Connors cited what he called "The Vermont brand--clean, pure, wholesome."
But business could be better, reckoned Connor, whom the article cited as saying that VT ought to expand its civil unions law into the genuine article and allow marriage equality.
Said Connor of marriage among gay and lesbian couples, "It's an even bigger market now than what it was six or seven years ago."
Seventy-five percent of the civil unions celebrated in VT involve couples who have come from another state, according to wedding magazine Vermont Vows editor Krista Washburn, who did not expect to see an immediate drop in business.
Said Washburn in the article, "Will we see an impact economically?
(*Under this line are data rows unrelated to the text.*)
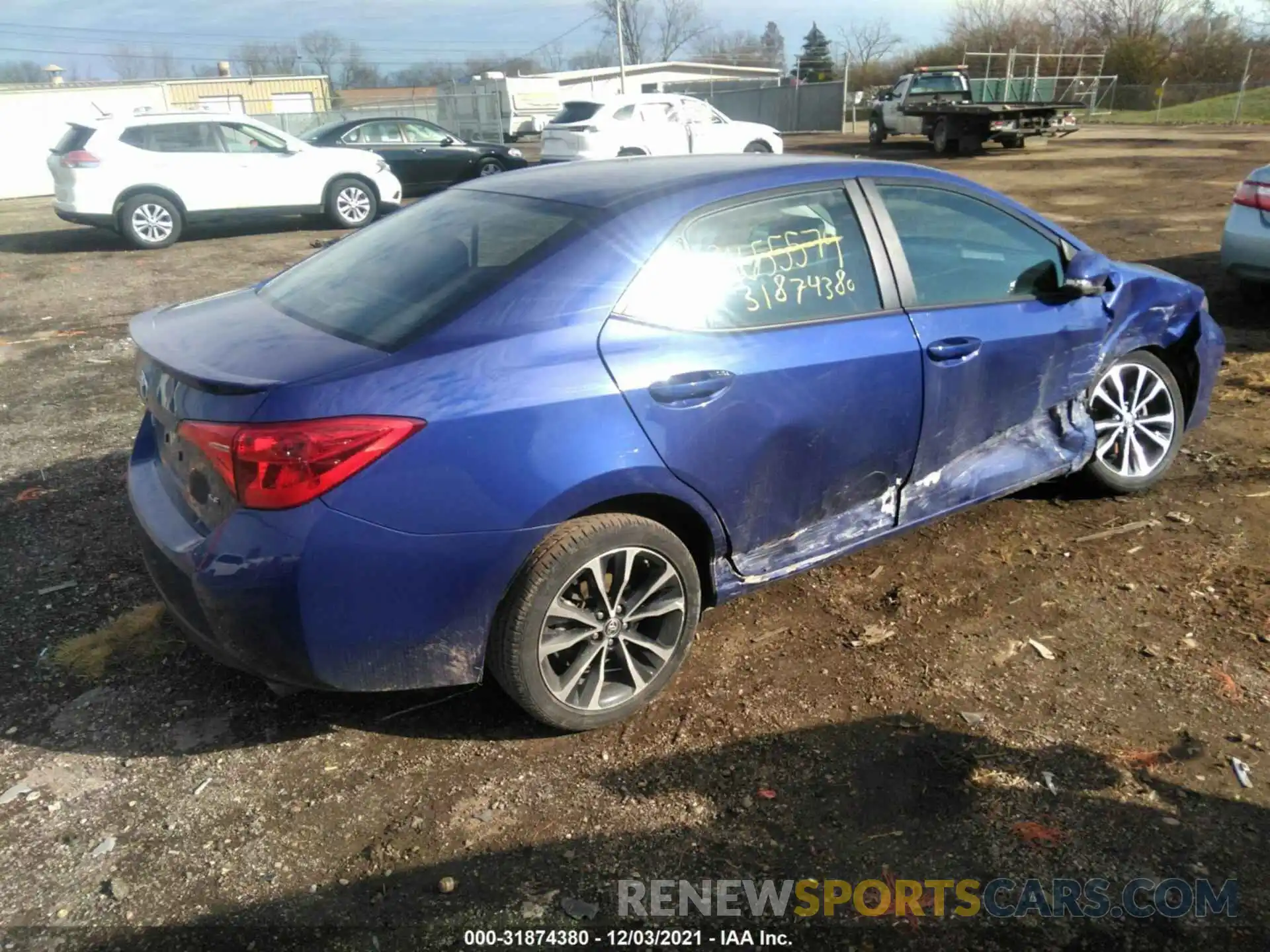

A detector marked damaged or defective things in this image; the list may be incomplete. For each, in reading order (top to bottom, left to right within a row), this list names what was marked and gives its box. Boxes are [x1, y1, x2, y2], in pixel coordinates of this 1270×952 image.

damaged blue sedan [126, 154, 1222, 730]
broken side mirror [1064, 251, 1111, 296]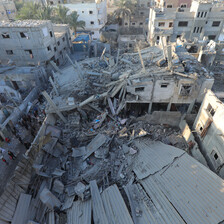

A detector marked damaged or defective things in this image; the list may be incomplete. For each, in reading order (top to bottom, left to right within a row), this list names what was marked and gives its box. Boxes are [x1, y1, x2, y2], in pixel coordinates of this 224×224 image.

damaged facade [0, 20, 72, 66]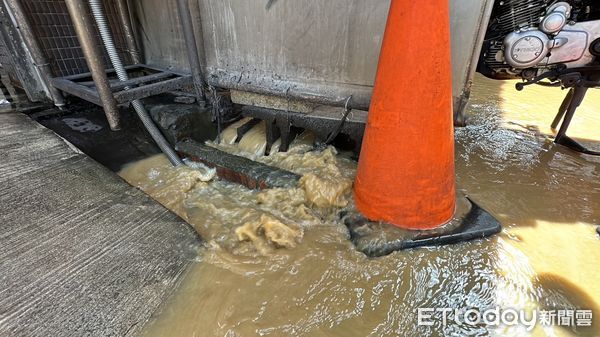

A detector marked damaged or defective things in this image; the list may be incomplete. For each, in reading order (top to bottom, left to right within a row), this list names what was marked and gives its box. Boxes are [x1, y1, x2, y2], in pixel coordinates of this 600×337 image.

rusty metal panel [131, 0, 492, 114]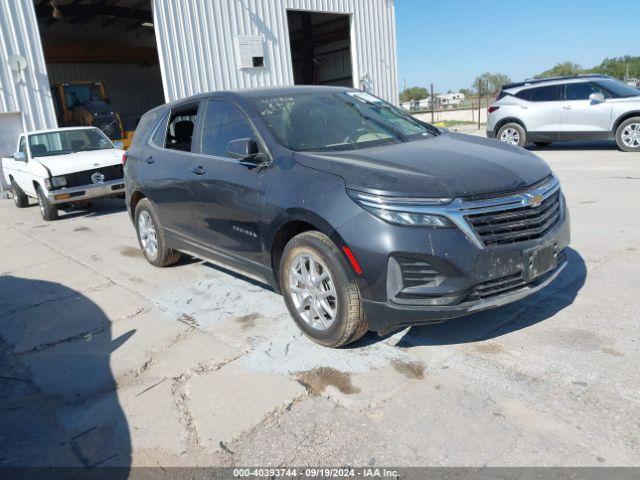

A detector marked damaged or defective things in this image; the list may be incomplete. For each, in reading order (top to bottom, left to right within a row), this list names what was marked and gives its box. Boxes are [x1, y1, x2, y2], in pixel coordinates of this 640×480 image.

I don't think so."
Added Washburn, "Not right away."
Meantime, Connecticut may outpace NJ and become the third state to provide gay and lesbian families with equal recognition.
According to a July 30 article that appeared at Courant.com families in CT may be more willing to stay and fight for their rights at home than to make a trip to MA and get married there.
The Courant.com article quoted Love Makes a Family's executive director, Anne Stanback, who said of the repeal of MA's anti-miscegenation law, "It's a wonderful and decisive vote, but I don't think it will have a huge impact in Connecticut."
Added Stanback, "Same-sex couples here understand we will very likely have the ability to marry in our state in the near future, either through the court or through the legislature."
The CT Supreme Court is expected to rule in the case of eight couples whose suit, presented to the court over a year ago, posited the right of gay and lesbian families to wed.
Meantime, legislation that would have allowed marriages performed in other jurisdictions, such as MA or Canada, to be recognized in CT stalled in committee.
Such legislation would have echoed New York state policy, which acknowledges marriages of gays and lesbians performed in locales where marriage equality is permitted, even though NY law does not provide for in-state weddings between same-sex couples.
The executive director of the anti-gay Family Institute of Connecticut, Peter Wolfgang, hailed the snag, saying that in the wake of the MA law's repeal, "We're only now realizing how big a victory it was."
Despite the provisions of DOMA, which specifically allows states to refuse to recognize gay and lesbian marriages performed elsewhere, Wolfgang repeated the accusations that the right wing have adopted as a mantra since state lawmakers in MA voted to do away with the racist law from 1913, saying that MA is trying to export gay marriage and "impose" it on the rest of the country.
Aside from the civil rights arguments that favored repealing MA's 1913 anti-miscegenation law, proponents of the repeal cited the financial upswing in the wedding industry that CA has seen since that state, which had no pre-existing laws limiting marriages for out-of-staters, became the second state to grant marriage equality, reported the Courant.com article.